Ed Hayden and I did a small hike on Sunday in search of Gray-cheeked Thrush - an endangered species in Newfoundland. I had found a colony of this species in the same area last year and was hopeful we could hear them again. Sure enough, at around 7:15 we heard the distinctive thin raspy song nearby. It continued singing for another 15 minutes when we left.
Despite ideal listening conditions, there were significantly fewer along this trail than last year. That may be explained by the later date (1 week), mere chance, that the birds have moved to a new breeding area, or evidence that the population continues to decline.
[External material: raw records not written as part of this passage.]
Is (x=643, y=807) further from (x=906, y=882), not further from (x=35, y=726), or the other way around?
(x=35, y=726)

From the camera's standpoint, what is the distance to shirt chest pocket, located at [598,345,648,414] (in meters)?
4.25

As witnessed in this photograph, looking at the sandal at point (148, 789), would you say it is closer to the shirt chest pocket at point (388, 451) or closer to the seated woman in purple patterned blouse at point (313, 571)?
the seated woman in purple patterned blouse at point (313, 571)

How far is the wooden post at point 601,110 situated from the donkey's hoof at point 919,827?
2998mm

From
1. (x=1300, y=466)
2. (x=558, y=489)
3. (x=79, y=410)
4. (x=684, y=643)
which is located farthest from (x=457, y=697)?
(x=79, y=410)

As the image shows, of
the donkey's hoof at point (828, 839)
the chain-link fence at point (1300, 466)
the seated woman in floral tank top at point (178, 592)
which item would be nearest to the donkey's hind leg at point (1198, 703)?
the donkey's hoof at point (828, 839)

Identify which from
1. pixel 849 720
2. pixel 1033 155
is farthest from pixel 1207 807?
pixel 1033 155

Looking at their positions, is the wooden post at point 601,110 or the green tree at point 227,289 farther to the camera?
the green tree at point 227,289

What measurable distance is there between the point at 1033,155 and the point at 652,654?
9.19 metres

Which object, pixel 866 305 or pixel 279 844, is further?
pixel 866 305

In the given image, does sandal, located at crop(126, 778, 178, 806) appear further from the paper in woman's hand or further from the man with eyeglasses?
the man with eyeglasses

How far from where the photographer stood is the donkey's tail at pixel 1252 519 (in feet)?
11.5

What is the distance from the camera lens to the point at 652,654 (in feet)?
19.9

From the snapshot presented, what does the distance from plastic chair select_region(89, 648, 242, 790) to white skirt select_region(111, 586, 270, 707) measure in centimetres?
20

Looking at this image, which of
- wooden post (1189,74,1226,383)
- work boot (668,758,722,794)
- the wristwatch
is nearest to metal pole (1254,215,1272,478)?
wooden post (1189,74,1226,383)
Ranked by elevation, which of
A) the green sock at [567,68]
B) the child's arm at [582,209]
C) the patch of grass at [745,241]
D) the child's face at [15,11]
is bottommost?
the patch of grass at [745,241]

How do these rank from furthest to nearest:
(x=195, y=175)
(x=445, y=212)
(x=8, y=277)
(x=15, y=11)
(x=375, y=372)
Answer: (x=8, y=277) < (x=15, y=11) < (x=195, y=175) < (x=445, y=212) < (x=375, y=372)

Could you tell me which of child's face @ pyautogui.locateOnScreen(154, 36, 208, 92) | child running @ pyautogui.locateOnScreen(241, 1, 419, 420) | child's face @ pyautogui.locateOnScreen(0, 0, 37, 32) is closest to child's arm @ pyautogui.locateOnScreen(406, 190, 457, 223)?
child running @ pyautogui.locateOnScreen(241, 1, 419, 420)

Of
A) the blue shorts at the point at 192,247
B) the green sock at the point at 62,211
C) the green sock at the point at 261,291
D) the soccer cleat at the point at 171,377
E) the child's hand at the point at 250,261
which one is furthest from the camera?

I'll have to monitor the area again over the next years.
There were plenty of beautiful flowers along the trail.
Rhodora (Rhododendron canadense) are particularly abundant on the island:
Cornus canadensis - Bunchberry/Crackerberry.
This species has 4 white leaves that function as fake petals:
In fact, the flowers are tiny and consist of single petal that springs open, when touched by an insect, to release pollen!
Kalmia polifolia - Bog Laurel.
A toxin in this plant, Grayanotoxin, lowers blood pressure (among other things) - but only when concentrated, which can happen in the honey of bees that use it for nectar!
This nest was surprisingly close to the main trail. It belongs to a Spotted Sandpiper:
Short-tailed Swallowtail are only found in the Atlantic provinces of Canada (and NE USA). One of their favoured plants is Scots Lovage (Ligusticum scoticum) - which I think is what this one is on. This plant is tolerant of salt water spray - so can be readily found on our coastlines.